L’IA et les modèles d’apprentissage automatique offrent certaines solutions pour identifier les discours haineux et toxiques caractéristiques aux campagnes de désinformation genrée en ligne. Les modèles purement basés sur l’IA présentent toutefois des lacunes. Une combinaison d’examen humain et algorithmique pour détecter les contenus violents ciblant les femmes et les filles dans toute leur diversité est nécessaire pour inverser les biais et les stéréotypes liés au genre et prendre en compte les contextes et les nuances culturelles et linguistiques.

 

Il faut un degré important d’apport humain dans ces types de mécanismes de détection et de signalement et dans leur application globale.

Dhanaraj ThakurDirecteur de recherche, Centre pour la démocratie et la technologie, et Membre du Conseil consultatif de #Shepersisted

       

 

Une plus grande diversité parmi les concepteurs et conceptrices d’outils de détection de contenu indésirable basés sur l’IA est aussi cruciale, or les femmes ne représentent que 12% des chercheurs en apprentissage automatique et 22% des développeurs d’IA (World Economic Forum, 2018). Leurs perspectives risquent donc d’être occultées dans la conception des nouveaux logiciels et programmes d’IA générative. Trouver des solutions aux obstacles structurels à la participation des femmes et assurer la diversité dans les entreprises de technologie numérique et parmi les équipes de modération de contenu pourrait également ne pas suffire pour atteindre le niveau d’impact souhaité.

 

Nous devons cibler les personnes qui détiennent le pouvoir de faire changer les choses, à savoir les ingénieurs et les investisseurs. Aussi, l’IA est utilisée aujourd’hui pour détecter les discours de haine, les propos violents et les discours toxiques.

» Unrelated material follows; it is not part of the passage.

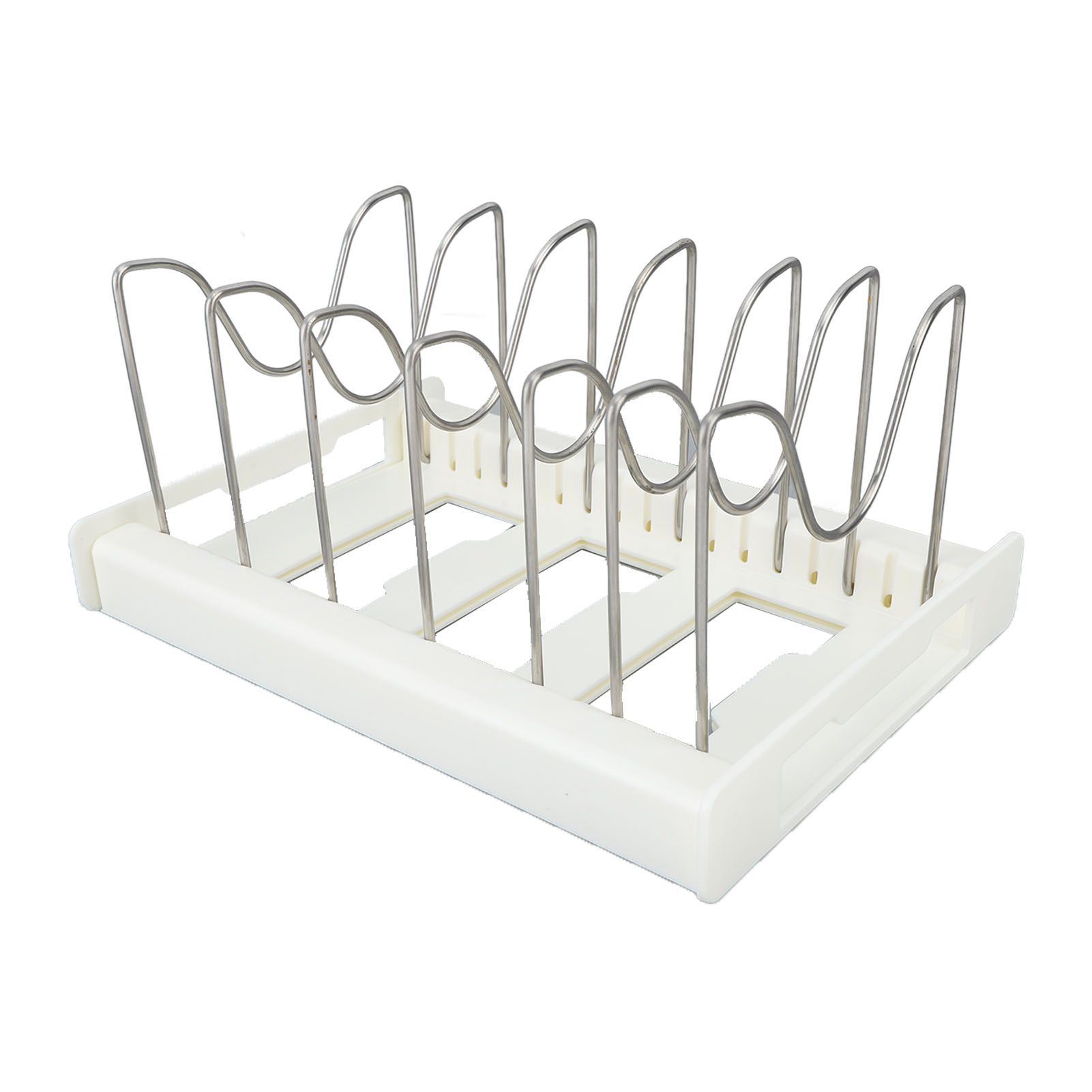 Expandable Pot Organizer Anti Slip Size Adjustable Multi Use Pot Lid Holder for Kitchen Canteen White - Image 8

Nous pouvons mettre en place des moyens inclusifs pour obtenir des retours structurés de la communauté internationale par le biais, par exemple, d’algorithmes bias bounties [pour identifier et atténuer la désinformation genrée]. 

Rumman ChowdhuryAncienne Directrice de META chez Twitter, et Membre de la Commission UIT/UNESCO sur le haut débit pour le développement durable

Des investissements à long terme visant à modifier les récits ainsi que des moyens innovants s’attaquant aux normes sociales néfastes sont nécessaires pour traiter une question aussi urgente et complexe. Il faut d’abord aborder causes profondes de la désinformation et de la violence en ligne basées sur le genre en intervenant auprès des hommes et des garçons au sein des familles, à l’école et dans l’environnement numérique. Il faut également déplacer la responsabilité qui pèse sur les épaules des victimes et se concentrer sur les auteurs et leurs complices. Il est urgent de les tenir pour responsables, sans impunité.